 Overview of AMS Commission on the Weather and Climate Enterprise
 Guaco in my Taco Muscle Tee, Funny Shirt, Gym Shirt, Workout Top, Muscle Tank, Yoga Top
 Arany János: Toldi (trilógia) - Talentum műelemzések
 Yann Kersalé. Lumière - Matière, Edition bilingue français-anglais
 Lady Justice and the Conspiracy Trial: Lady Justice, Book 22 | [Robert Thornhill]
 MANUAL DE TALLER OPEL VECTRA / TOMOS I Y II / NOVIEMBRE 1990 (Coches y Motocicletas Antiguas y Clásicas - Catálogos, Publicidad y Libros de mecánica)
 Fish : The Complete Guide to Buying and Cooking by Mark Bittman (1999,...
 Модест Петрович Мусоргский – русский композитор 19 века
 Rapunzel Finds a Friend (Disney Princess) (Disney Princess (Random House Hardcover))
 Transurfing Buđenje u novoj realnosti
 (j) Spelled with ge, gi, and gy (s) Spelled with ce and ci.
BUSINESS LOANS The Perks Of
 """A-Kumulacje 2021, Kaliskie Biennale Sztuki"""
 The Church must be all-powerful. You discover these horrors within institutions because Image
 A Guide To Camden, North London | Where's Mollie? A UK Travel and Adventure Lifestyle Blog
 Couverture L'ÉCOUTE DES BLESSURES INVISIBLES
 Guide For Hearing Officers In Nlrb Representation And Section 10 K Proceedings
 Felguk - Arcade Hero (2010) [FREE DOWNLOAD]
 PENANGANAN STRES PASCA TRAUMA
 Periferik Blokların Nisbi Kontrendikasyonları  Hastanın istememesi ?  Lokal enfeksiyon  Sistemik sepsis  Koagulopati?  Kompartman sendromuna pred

---

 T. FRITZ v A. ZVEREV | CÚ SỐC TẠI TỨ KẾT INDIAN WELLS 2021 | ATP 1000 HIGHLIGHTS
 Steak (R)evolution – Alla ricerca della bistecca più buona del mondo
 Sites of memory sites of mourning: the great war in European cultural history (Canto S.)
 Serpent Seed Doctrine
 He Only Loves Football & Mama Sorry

--

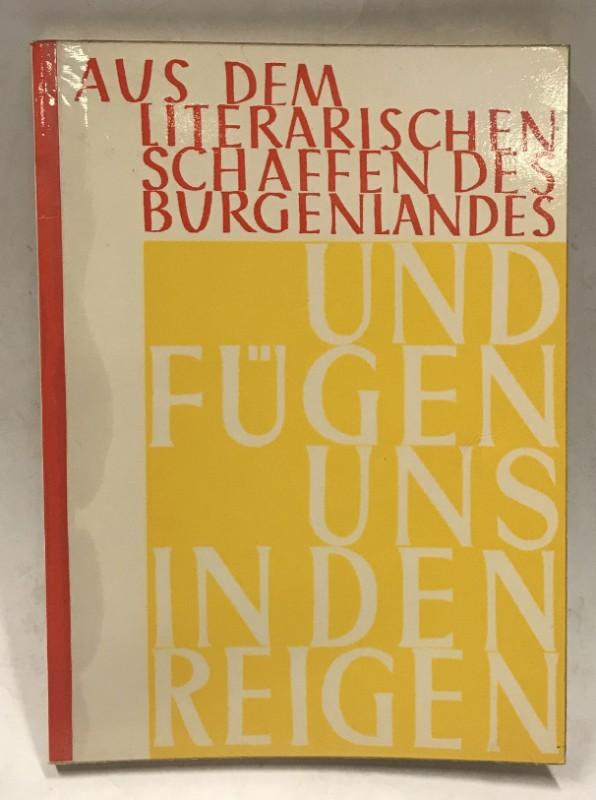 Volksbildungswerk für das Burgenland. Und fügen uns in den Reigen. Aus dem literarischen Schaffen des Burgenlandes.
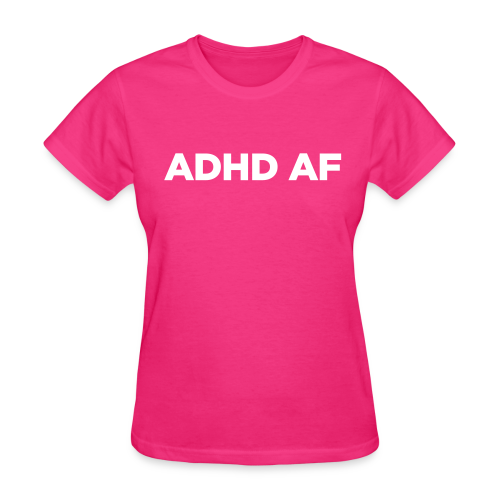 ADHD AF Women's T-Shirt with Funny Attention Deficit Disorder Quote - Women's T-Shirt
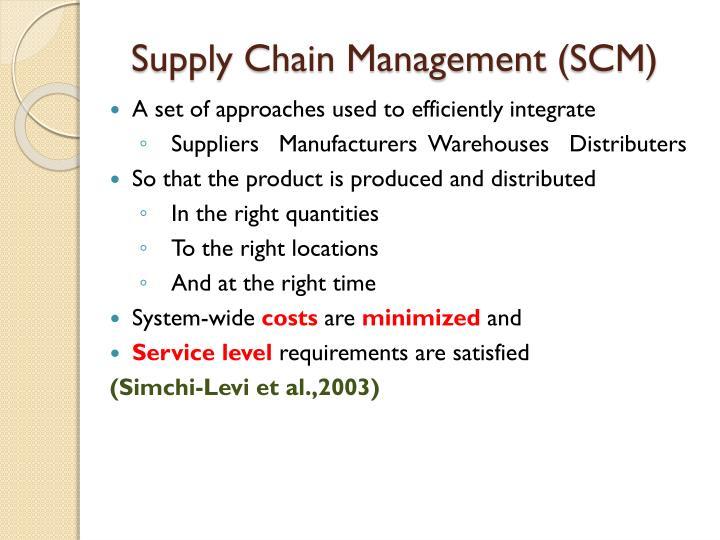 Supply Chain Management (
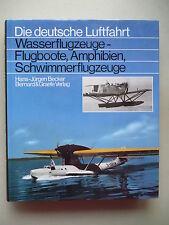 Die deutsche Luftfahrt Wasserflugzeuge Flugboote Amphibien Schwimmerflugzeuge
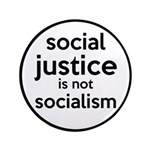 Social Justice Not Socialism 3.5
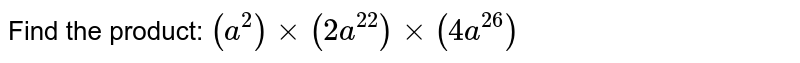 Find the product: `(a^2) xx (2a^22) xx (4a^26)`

• **Exercise directions**
Give only the lines from the one holding "BUSINESS LOANS The Perks Of" through the one holding "Periferik Blokların Nisbi", each restated exactly as it appears above.

• **Task solution**
BUSINESS LOANS The Perks Of
 """A-Kumulacje 2021, Kaliskie Biennale Sztuki"""
 The Church must be all-powerful. You discover these horrors within institutions because Image
 A Guide To Camden, North London | Where's Mollie? A UK Travel and Adventure Lifestyle Blog
 Couverture L'ÉCOUTE DES BLESSURES INVISIBLES
 Guide For Hearing Officers In Nlrb Representation And Section 10 K Proceedings
 Felguk - Arcade Hero (2010) [FREE DOWNLOAD]
 PENANGANAN STRES PASCA TRAUMA
 Periferik Blokların Nisbi Kontrendikasyonları  Hastanın istememesi ?  Lokal enfeksiyon  Sistemik sepsis  Koagulopati?  Kompartman sendromuna pred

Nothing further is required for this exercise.